Calculus and Linear Algebra can be learned independently, but some (not much) Linear algebra is useful for 3 dimensional calculus. Number theory is great, the classic introduction is by Hardy and Wright but there are many other good books. Focus on solving problems. Especially since you are young. Look into learning some abstract algebra, rings, groups and fields, as soon as possible, maybe even before linear algebra. 
Finally one book I liked in called Mathematics its from Time-Life science library, its pretty old but most libraries will have it. It popular but has a nice tree diagram of the different branches of mathematics. 
One afterthought, since it seems to be being discussed here, (yes thats correct grammar) universities and schools have become useless hindrances to your progress, and your pocketbook, whether you do or not anything you learn will have to be done in spite of their influence. (Sorry folks but that is the current state of affairs).       
A: There are quite a few good sources out there for learning different fields in mathematics. Personally some of my favorates are:


*

*http://ocw.mit.edu/courses/mathematics/

*https://www.khanacademy.org/math
To get started you need to know the learning path you will take, what classes and areas you want to begin with and proceed to.

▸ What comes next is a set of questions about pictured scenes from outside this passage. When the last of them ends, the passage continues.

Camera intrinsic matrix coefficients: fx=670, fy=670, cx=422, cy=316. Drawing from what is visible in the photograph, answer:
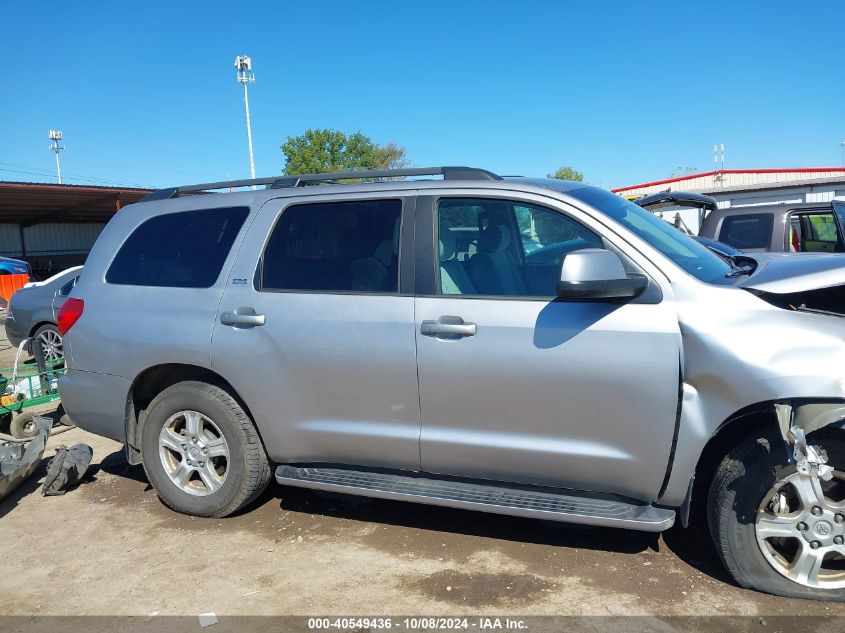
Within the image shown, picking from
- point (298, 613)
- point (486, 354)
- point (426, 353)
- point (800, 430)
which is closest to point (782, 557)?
point (800, 430)

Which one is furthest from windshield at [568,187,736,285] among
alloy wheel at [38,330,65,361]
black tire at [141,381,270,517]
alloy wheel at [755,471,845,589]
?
alloy wheel at [38,330,65,361]

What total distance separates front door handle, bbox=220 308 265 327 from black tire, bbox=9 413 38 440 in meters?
2.91

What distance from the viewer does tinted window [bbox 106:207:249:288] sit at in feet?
13.6

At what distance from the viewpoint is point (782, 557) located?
311 cm

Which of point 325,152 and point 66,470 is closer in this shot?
point 66,470

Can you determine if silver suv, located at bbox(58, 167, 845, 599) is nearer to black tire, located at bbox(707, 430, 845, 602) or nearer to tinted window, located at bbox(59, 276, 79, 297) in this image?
black tire, located at bbox(707, 430, 845, 602)

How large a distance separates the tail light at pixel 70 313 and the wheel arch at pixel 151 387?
Answer: 2.14 feet

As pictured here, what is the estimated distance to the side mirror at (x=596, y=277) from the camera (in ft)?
9.82

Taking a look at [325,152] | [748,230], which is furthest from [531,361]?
[325,152]

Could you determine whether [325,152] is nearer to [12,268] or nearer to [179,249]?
[12,268]

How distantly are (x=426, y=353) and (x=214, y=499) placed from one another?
174 centimetres

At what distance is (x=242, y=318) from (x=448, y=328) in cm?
127

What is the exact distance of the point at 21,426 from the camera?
578 centimetres

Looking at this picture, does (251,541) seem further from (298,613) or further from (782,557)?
(782,557)
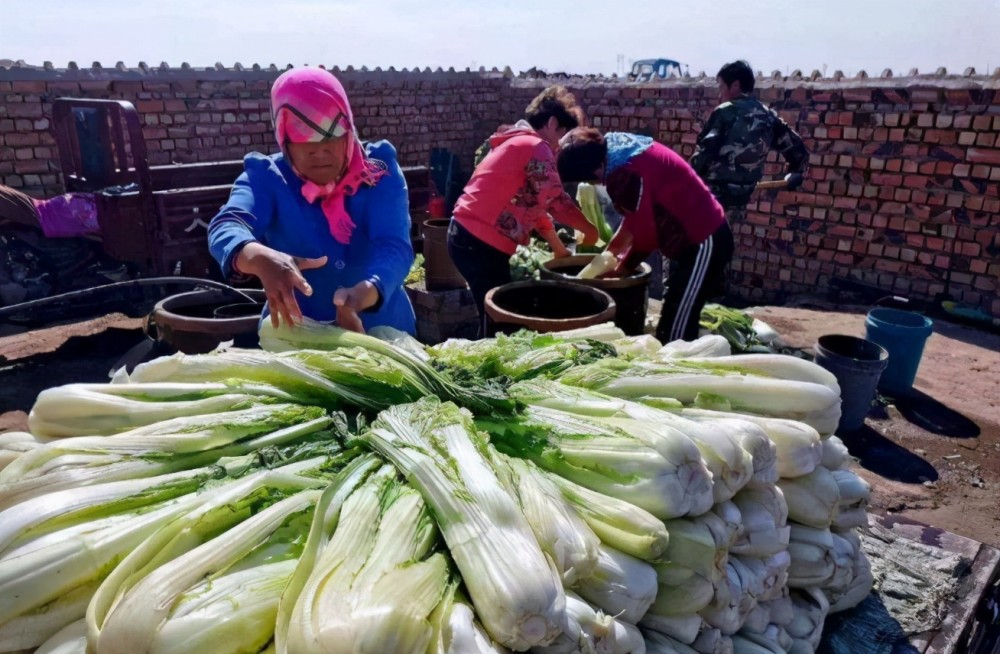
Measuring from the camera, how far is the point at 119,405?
5.50ft

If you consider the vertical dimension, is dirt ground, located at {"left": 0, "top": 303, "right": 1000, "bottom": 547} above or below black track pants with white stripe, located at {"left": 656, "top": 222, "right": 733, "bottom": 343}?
below

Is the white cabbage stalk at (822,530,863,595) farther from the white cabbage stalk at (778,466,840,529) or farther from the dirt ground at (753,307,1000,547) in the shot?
the dirt ground at (753,307,1000,547)

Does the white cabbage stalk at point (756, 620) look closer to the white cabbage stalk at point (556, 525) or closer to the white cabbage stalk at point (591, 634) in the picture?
the white cabbage stalk at point (591, 634)

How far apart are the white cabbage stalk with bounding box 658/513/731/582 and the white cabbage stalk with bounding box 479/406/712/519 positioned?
0.14ft

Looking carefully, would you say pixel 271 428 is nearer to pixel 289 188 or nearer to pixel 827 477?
pixel 289 188

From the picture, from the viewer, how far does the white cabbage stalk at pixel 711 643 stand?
157 centimetres

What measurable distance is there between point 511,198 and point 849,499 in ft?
10.3

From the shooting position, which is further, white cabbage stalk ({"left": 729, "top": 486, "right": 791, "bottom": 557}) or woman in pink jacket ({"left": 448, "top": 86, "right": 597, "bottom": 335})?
woman in pink jacket ({"left": 448, "top": 86, "right": 597, "bottom": 335})

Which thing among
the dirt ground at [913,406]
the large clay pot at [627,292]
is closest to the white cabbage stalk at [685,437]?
the dirt ground at [913,406]

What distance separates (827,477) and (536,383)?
0.86 metres

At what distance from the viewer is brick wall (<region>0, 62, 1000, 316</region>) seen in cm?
736

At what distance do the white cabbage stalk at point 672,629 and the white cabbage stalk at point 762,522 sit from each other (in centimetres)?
23

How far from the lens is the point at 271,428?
169 centimetres

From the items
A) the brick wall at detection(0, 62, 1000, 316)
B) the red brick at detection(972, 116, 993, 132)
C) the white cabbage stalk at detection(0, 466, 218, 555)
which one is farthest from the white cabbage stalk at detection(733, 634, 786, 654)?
the red brick at detection(972, 116, 993, 132)
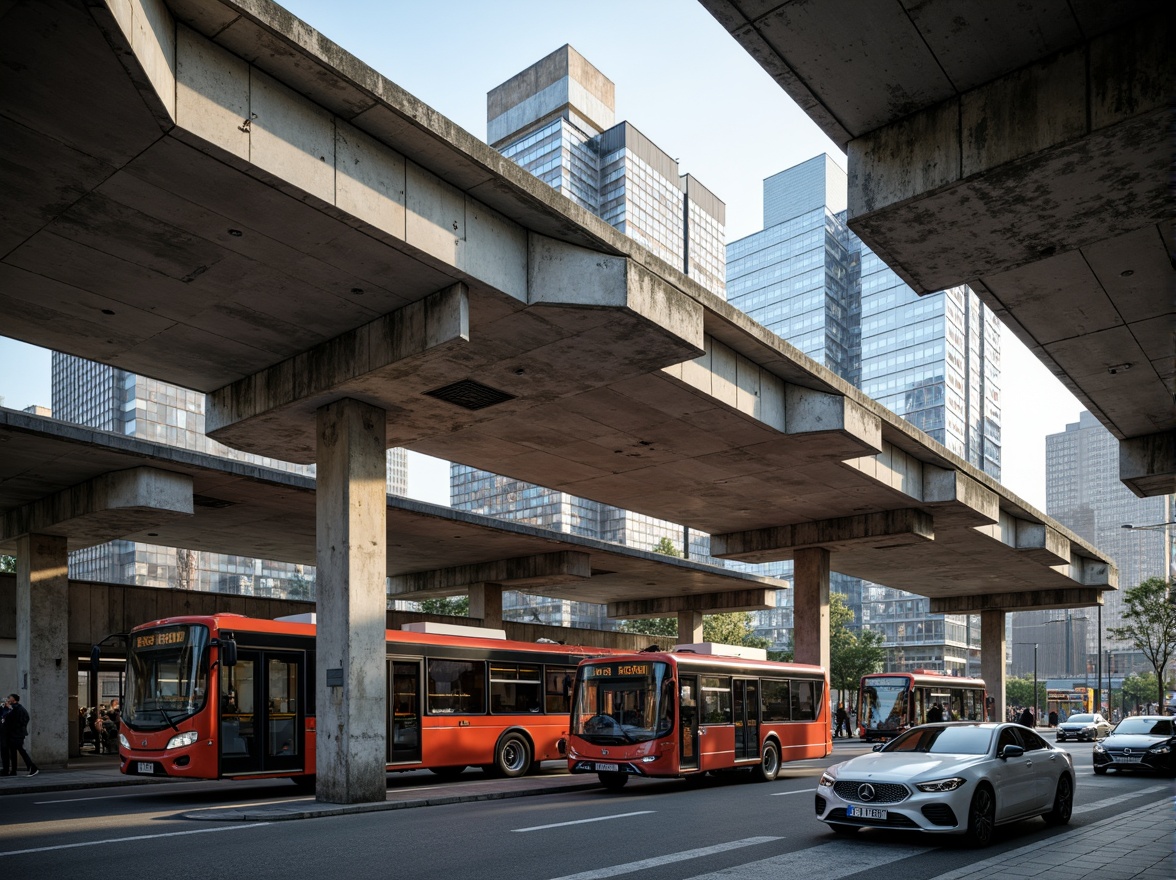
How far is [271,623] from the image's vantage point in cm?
1933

A basic path for general mathematics would be: (pipe shows what I feel can be learned at the same time)
Algebra I > Geometry | Algebra II > Statistics | Trigonometry > Linear Algebra > Single Variable Calculus > Multi-Variable Calculus | Differential Equations
From there you should be well versed enough to know what branch of mathematics you would like dive deeper into
A: For me, Calculus isn't a bad place to start.  Its assisted me in calculating divergent series, proving binomial expansion, calculating some harder summations, providing bounds, and simply giving intuitive sight into how a function may work.
Calculus isn't too hard, and you don't really need pre-calculus to learn it.  Calculus is just a little different from previous math courses in the topics.  Its like the jump from middle school math to Algebra, just a little harder and makes you think differently.
Another nice topic of interest to you might be modular arithmetic.  It is rather easy, and when you learn things like Fermat's little theorem and basic manipulations, you can do cool things like determine what the last digit of $47^{2958}$ is.  (It also helps you make faster choices on multiple-choice questions involving whole numbers.  And if you have a younger sibling in elementary, teaching them the basics to modular arithmetic could help them in math... wish I knew ALL of modular arithmetic in elementary.  When you learn modular arithmetic, I bet some of the material will be so easily you'll say "I've done that before!")
Summations are also fun.  When you learn calculus, summations become easier to deal with as well (for me at least).  Also, making formulas with summations gets you into thinking about how you can provide proofs sometimes, and other things like that.
Set theory is a short(ish) topic that is really interesting for most people.  It is basically the theory of infinity, and a nice video that captures the gist of set theory is Vsauce's "How to count past infinity?" video.
Number theory might be a bit harder, but you could potentially learn some of it.
And don't expect all of this to come easily (maybe the modular arithmetic), so take your time, and if you get stuck, we'll be right here to help you.
Ranked in easiness according to my opinion (difficulty based off how hard to get started in the material):


*

*Modular arithmetic (easiest)

*Calculus and summations

*Set Theory

*Number Theory
Also, I have to ask, do you intend on math courses for credit, or math subjects you want to learn on your own with no other reason than that your just nerdy like that?  It makes a difference.